TEXT:
******
My arrangement was based on the initial contributions from Norman and Philippe, as these covered the main activities of the quartet: correspondence documenting their formation and appointment as resident string quartet at SFU, promotional material, tour schedules, concert programs, news clippings, reviews, and sound recordings. This arrangement seemed to work as more material came in, with a few refinements during the year, such as adding a separate section to represent each individual member's activities. The description came later really, based on notes that I kept throughout.
Going forward, I'm glad that SFU is able to keep the fonds open for further receipts, as surely there's more to come. I'm still actively seeking video footage, which is known to exist in the provincial archives in Victoria, for example, but I've yet to gain access there.
Q: As a librarian, what surprised you most about how archives arrange and describe records? We talk a lot about differences between archives and libraries, but were there any similarities that stood out?
A: In libraries, we talk about bibliographic control to describe books and enable access in a given repository. Archival description is similar but it's all about managing groups of records which are generally unique. So the metrics are slightly different. Instead of the cataloguer's standard description, controlled subject headings and call numbers, the archivist is concerned with provenance and context. I was surprised to see in the archival standards a structure familiar to me from the cataloguing world. But the focus is different, which may explain why archival standards continue to be more paper-based and locally oriented. Each has its advantage however, and I should add that, while libraries nowadays freely share online metadata and follow North American rules from the Library of Congress, there are niche areas such as the collection of Indigenous publications, which demand subject and geographic analysis at the local level.
Q: Any favourite items from the PSQ fonds?
A: Scrapbooks, from both Norman and Philippe! Norman's scrapbook records the quartet's earliest days - including every tour and concert and review, down to congratulatory telegrams - from the formation of the PSQ until he left it for a permanent post at the University of Alberta. I digitized this in its entirety. Philippe's collection of reviews, on the other hand, had to be re-assembled from three scrapbooks which had been haphazardly maintained over the years. I'm still unsure of the sequence in some cases. However, Philippe's is the more comprehensive as it includes newspaper clippings right up until the 1990s.
Other favourites: Norman's correspondence, Philippe's diaries, Ian's informal photographs, Marc and Bryan's recordings of both classical (Mozart, Brahms, etc.) and contemporary music, which includes landmark Canadian commissions and premieres (Coulthard, Schafer, etc.), and Heather's artwork.
******
RECORDED DATA:

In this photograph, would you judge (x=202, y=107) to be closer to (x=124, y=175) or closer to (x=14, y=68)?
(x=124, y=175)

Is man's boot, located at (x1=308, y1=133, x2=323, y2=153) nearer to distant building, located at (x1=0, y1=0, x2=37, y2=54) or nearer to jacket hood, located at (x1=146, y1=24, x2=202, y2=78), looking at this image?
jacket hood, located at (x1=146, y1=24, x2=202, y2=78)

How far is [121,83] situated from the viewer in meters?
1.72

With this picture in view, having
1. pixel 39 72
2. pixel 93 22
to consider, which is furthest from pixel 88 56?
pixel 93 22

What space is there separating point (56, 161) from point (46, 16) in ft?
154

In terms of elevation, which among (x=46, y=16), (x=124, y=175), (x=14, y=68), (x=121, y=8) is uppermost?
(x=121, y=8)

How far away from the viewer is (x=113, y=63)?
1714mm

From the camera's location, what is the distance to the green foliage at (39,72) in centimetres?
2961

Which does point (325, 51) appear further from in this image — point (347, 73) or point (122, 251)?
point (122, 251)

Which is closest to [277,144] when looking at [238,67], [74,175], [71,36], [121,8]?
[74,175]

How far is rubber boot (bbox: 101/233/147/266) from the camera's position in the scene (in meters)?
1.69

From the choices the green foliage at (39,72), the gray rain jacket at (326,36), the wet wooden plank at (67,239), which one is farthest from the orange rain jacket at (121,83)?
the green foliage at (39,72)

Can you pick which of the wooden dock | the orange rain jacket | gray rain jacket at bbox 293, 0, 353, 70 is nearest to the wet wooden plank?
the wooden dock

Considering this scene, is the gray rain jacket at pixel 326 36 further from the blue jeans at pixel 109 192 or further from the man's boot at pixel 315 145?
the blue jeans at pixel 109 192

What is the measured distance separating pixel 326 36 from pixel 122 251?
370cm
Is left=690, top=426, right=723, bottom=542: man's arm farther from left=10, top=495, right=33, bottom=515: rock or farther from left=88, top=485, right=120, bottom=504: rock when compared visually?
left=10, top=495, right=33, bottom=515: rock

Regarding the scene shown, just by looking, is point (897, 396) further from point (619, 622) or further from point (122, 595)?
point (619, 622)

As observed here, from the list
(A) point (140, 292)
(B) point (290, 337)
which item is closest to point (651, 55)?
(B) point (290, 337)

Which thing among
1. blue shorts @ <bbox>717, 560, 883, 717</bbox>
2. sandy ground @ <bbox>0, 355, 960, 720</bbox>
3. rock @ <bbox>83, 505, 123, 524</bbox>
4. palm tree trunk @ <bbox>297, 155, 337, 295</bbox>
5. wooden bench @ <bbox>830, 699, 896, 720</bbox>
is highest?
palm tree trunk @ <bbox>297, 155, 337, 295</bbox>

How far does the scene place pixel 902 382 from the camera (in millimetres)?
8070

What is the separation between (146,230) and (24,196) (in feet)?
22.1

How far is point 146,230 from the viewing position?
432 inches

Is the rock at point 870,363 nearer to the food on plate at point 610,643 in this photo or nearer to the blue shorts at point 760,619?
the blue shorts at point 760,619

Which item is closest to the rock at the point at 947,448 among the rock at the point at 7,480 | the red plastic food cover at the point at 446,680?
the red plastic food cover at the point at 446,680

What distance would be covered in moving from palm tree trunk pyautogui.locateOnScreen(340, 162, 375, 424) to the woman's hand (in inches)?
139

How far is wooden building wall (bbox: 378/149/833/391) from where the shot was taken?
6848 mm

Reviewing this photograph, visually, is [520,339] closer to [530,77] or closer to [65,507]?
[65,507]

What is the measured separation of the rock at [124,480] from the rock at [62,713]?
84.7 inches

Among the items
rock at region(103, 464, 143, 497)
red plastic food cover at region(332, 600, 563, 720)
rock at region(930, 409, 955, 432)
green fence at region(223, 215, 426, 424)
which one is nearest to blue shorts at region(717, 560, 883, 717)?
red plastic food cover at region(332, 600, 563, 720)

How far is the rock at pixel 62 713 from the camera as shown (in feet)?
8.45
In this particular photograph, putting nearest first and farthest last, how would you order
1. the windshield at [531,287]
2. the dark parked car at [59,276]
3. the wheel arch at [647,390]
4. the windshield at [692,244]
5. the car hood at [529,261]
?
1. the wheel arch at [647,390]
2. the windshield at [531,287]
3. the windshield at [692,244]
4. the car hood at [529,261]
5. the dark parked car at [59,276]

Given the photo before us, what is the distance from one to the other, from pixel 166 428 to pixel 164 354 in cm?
******
THE TASK:
Answer these questions using the interview about the quartet's archive above.
1. Where is the sought video footage known to exist?
2. What did Norman leave the quartet for?
3. How many scrapbooks was Philippe's collection of reviews re-assembled from?

ANSWER IN FULL:
1. In the provincial archives in Victoria.
2. A permanent post at the University of Alberta.
3. Three.